# Passage to read start
Doc and the Toad
Note: this essay originally appeared in Five Points, Volume 23, Number 1.

I’ve been thinking about the toad that I met on our deck several months ago because I have seen him there two or three times since our first meeting. As an adult, I don’t spend a lot of time with toads, though as a boy I was around them often. I remember them as being cranky and unpredictable. But this one seemed different. He seemed to be enjoying the deck, and when I bent down to take a closer look, I got the impression that he smiled and that he was happy to share this space with me. It was a warm day, but not too warm, and the warm wood felt good under my bare feet. To my mind, he felt the same way. The moment was in balance. Not too warm, not too cool, man and amphibian happily looking at one another, confident that the one would not harm the other. Of course, his tribe has been around for at least 200 million years, I read later, while mine just moved into the neighborhood 300,000 years ago. He had that look about him too. He could tell I was new to the planet, and what I got from those eyes — yellowy gold and deep — was tolerance. It was a new sensation for me, being tolerated by a toad on my deck.
The situation escalated, as the folks on cable news say, when Doc, our eleven-month-old Bichon Frisé, arrived on the scene. He was initially curious to know what I was doing on the deck on all fours, and for the first thirty seconds or so, he pursued that question with his typically clownish zeal. I was, after all, crawling on the deck, and he was right to feel that the times were out of joint. Something was clearly going on, and his first suspicion, as always, was that a treat might be involved. It was when that investigation came to a dead end and his attention began to wander to the back yard where the squirrels hold court that he saw the toad.

To call this moment a revelation for Doc would be to undersell it. He froze, just as he did when he saw the ocean for the first time. Too much incoming data for his processor to handle. He quickly glanced at me, buying some time, to make certain that we were of one mind about this new and inexplicable emergency. Because the toad was nearly the same color of the old spotted planks on the deck, and because the toad had adjusted his position slightly in the face of this new visitor, that part of the deck did seem to move just a bit. The whole scenario was unsettling, a kind of natural supernaturalism, as one old literary critic I used to read would put it.
If you panned out from this scene, as I’m doing now in my head, the whole set-up seems overly contrived and faintly absurd: a full-grown man on all fours, a Bichon puppy beside him trembling with ocean-sized emotions, and a toad, resolute, still, and seemingly unbothered by the two earthly creatures — because that is all the Bichon and I are, two earthly creatures just like the toad — that have gathered around him. As the months have passed, the toad has grown in my estimation, partly because the next time Doc encountered him, a day or two after this meeting, squat on the bed of pea gravel just off the deck, he sniffed him once and only once before heading out to the northwest corner of the yard where the squirrels convene and where Doc can always find a measure of trouble.
The toad had clearly had his way with Doc when they first met. Something important had passed quietly between them during that initial encounter, and being the only witness to this encounter, and feeling the compelling importance of the event, I feel equally compelled to record it as best I can. But I will tell you now that the event, like all events of this magnitude, is shrouded in mystery.
# Passage to read end
▶ Problems and tasks:
A: Quote the passage from the essay about Doc and the toad, starting at "If you panned" and ending at "measure of trouble.".
B: Summarize the essay about Doc and the toad in two sentences.
C: Proceed with the essay about Doc and the toad, picking up after its final sentence.
# Information shown start
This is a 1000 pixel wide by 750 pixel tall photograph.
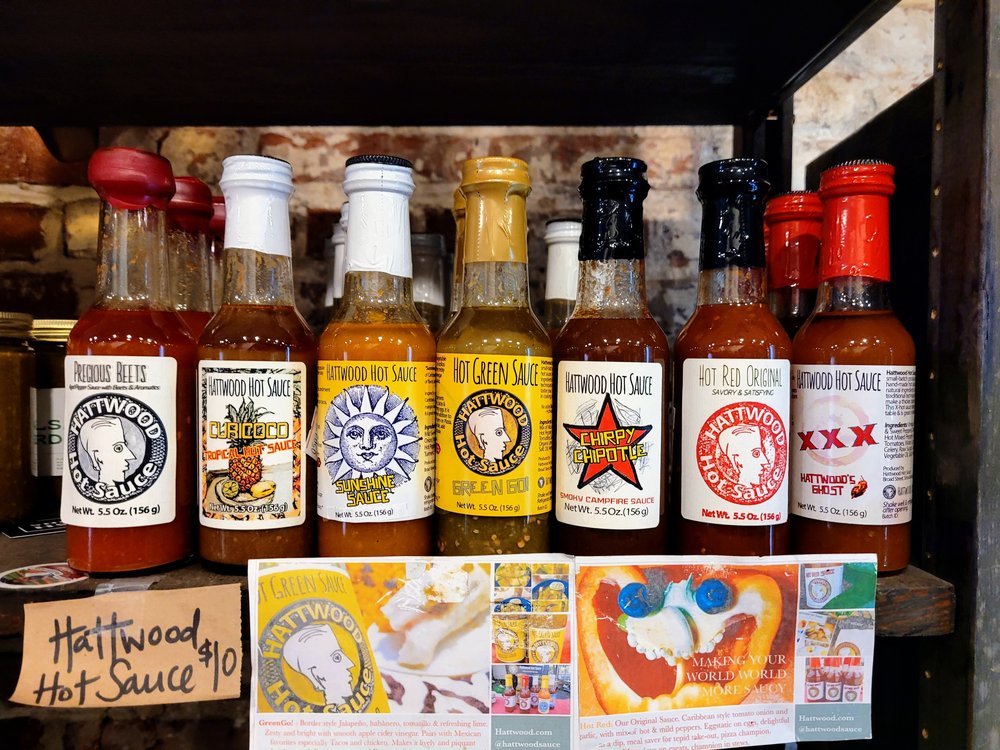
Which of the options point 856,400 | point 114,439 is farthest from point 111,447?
point 856,400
# Information shown end
▶ Results by task:
A:
If you panned out from this scene, as I’m doing now in my head, the whole set-up seems overly contrived and faintly absurd: a full-grown man on all fours, a Bichon puppy beside him trembling with ocean-sized emotions, and a toad, resolute, still, and seemingly unbothered by the two earthly creatures — because that is all the Bichon and I are, two earthly creatures just like the toad — that have gathered around him. As the months have passed, the toad has grown in my estimation, partly because the next time Doc encountered him, a day or two after this meeting, squat on the bed of pea gravel just off the deck, he sniffed him once and only once before heading out to the northwest corner of the yard where the squirrels convene and where Doc can always find a measure of trouble.

B: On a warm day the narrator crawls down to look at a toad on the deck and feels tolerated by it. When the young Bichon Frisé Doc spots the toad, he freezes in astonishment; at their next meeting he sniffs it only once before heading off, and the narrator feels compelled to record what passed between them, though it remains shrouded in mystery.

C:
The toad puffed himself up a bit, and that impressed Doc who, you should know, is very easy to impress: a buzzing fly or an arm raised as if to throw a ball will also do the trick. But in this case, the toad worked a different magic on Doc. The toad simply settled into his position with authority and, as I said, seemed to grow slightly larger. Nothing grotesque or even measurable, and it was more a sense of amphibian confidence than anything else, but there the toad sat, golden-eyed, resolute, and sure of his position: a toad on a warm deck, camouflaged, on a warm day. The toad knew his place, he felt that he had an ancient deed to it, and he wasn’t budging. Why should he? He had the entire natural order on his side,and I envy him for what I took to be a clear case of self-knowledge. He was comfortable in his toad skin.
Doc’s next move was entirely unexpected, and maybe even miraculous if we hold to the idea that a miracle is a pleasant surprise we’d just as soon not try to explain. Doc abruptly lay down, flattened his lower jaw on the warm plank that he and the toad now shared, and stared into the toad’s face. And remember, I was on all fours not eighteen inches away, so was a reliable witness; I know what I saw. I’d estimate the distance between dog and toad snouts to be no more than four inches. If they were riding in an elevator, they would each feel the other had invaded their personal space.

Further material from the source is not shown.